Imagen 2: Anciano vendiendo caramelos. Propuesta de HikariCaelum
El Parque Central de la ciudad de Nueva York era un lugar enorme que parecía existir en un plano completamente distinto del resto de la ciudad. Le gustaba pasear por ahí cuando tenía tiempo – los fines de semana o días festivos en los que no había programado nada con sus padres. Y desde que la había descubierto, su entrada favorita era la del sureste, la que reflejaba su obra favorita en el parque cruzando la calle 60 de la Quinta Avenida. La entrada estaba enmarcada por torres de casi 35ft que sostenían seis hermosas nubes azules, iguales a las que ella dibujaba cuando era una niña. A Mimi le había fascinado verlas, ya que parecían sacadas de esos libros donde al abrirlos, figurinas de papel saltaban, dando una ilusión de 3D. Pop-ups, les llamaban, algo que la hacía reír a ella.
Era su lugar secreto y especial. Mimi llegó ese día, sintiéndose algo triste por extrañar tanto su hogar. No su casa en Manhattan, su hogar en Odaiba. Se paró bajo el enorme arco, sonriendo al ver las nubes que daban un toque de color a la línea de edificios de la bien apodada 'selva de concreto'.
— ¿Un dulce, pequeña?—preguntó una voz y Mimi se dio la vuelta, encontrándose con un señor muy mayor frente a un puesto de caramelos.
La chica sonrió, acercándose con timidez. Había gente muy extraña en Nueva York, pero ella casi siempre se topaba con gente muy amable e interesante. El señor le mostró su selección y Mimi la vio con interés, pues habían muchos dulces que ella no podía reconocer.
— ¡Oh!—exclamó, al ver los familiares chocolates de envoltura verde que tanto extrañaba—. ¡Tanto tiempo!
— ¿Japonesa?—el anciano preguntó y la sonrisa de Mimi se amplió.
— ¡Sí! ¿Cómo lo supo?
—Pues es que has cogido el matcha—le contestó—, no muchos lo conocen por aquí.
—No, supongo que no—Mimi rio—, nunca lo había visto por acá, ¿es nuevo?
—Nueva York es un mundo muy grande, pequeña— le dijo—, y en todas sus esquinas hay gente que me necesita.
— ¿Por sus caramelos?—Mimi le dijo, divertida—, eso es algo lindo.
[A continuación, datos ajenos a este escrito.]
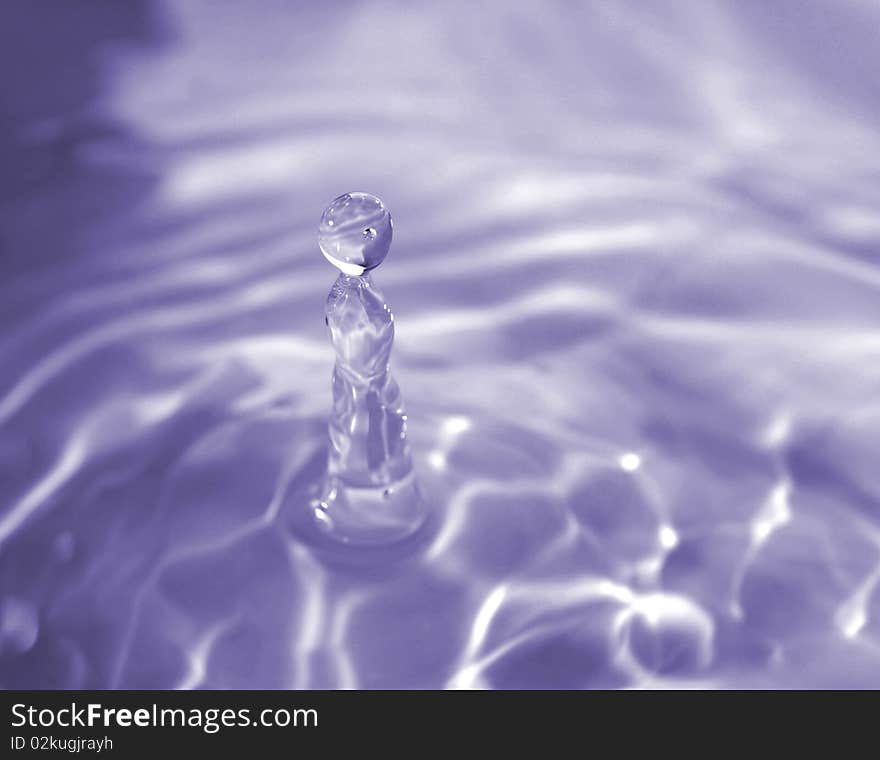 A water droplet frozen in motion moments before hitting the water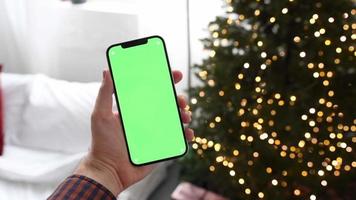 homem segurando um smartphone com tela verde chromakey sobre a árvore de Natal com luzes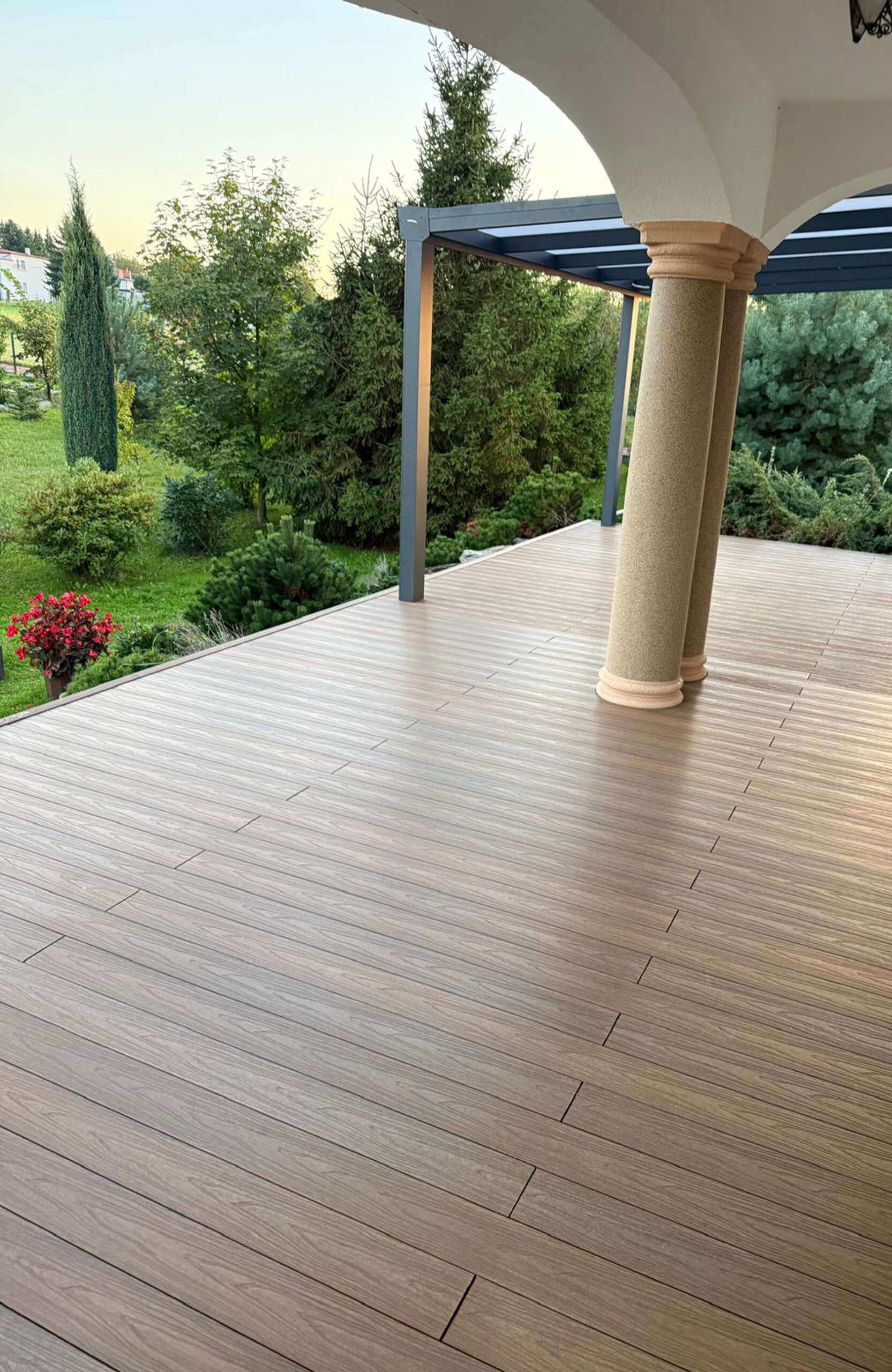 Durable and low-maintenance composite wood terrace decking installed on a home patio, featuring a realistic wood grain finish and a teak color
No sabía que era tan buen negocio.
—No vendo caramelos—le contestó—, son recuerdos, confort, familiaridad. Son las cosas que más se necesitan por aquí.
Mimi observó su selección, preguntándose cuántas otras personas se alegrarían al ver dulces y golosinas de sus países en aquel pequeño puesto. La idea se le hizo hermosa, de repente, de pensar que él les daba un pedacito de su hogar a todos sus clientes. Pensó que era algo que definitivamente tenía que contarle a sus amigos cuando hablara con ellos.
Sacó su billetera y le ofreció un par de billetes por los dulces que había cogido y que él le arreglaba en una pequeña bolsita café.
El señor negó.
—No es necesario—le dijo—, es un obsequio.
Mimi insistió, poniendo los billetes en su mano y dándole la sonrisa más grande que sus labios podían dar.
—Ya me ha dado un obsequio—le dijo con sinceridad—, al menos déjeme darle uno a usted, ¿no?
Entró al parque con los dulces en la bolsa, mordiendo uno de ellos y sintiendo una inmensa felicidad en algo tan pequeño como el sabor de su hogar. Tal vez iría por más dulces antes de volver a Japón, para que sus amigos pudieran experimentar lo que ella disfrutaba en ese extraño país. Y tal vez le contaría al gentil viejito, si acaso se lo volvía a encontrar.
Es que Nueva York realmente era demasiado grande.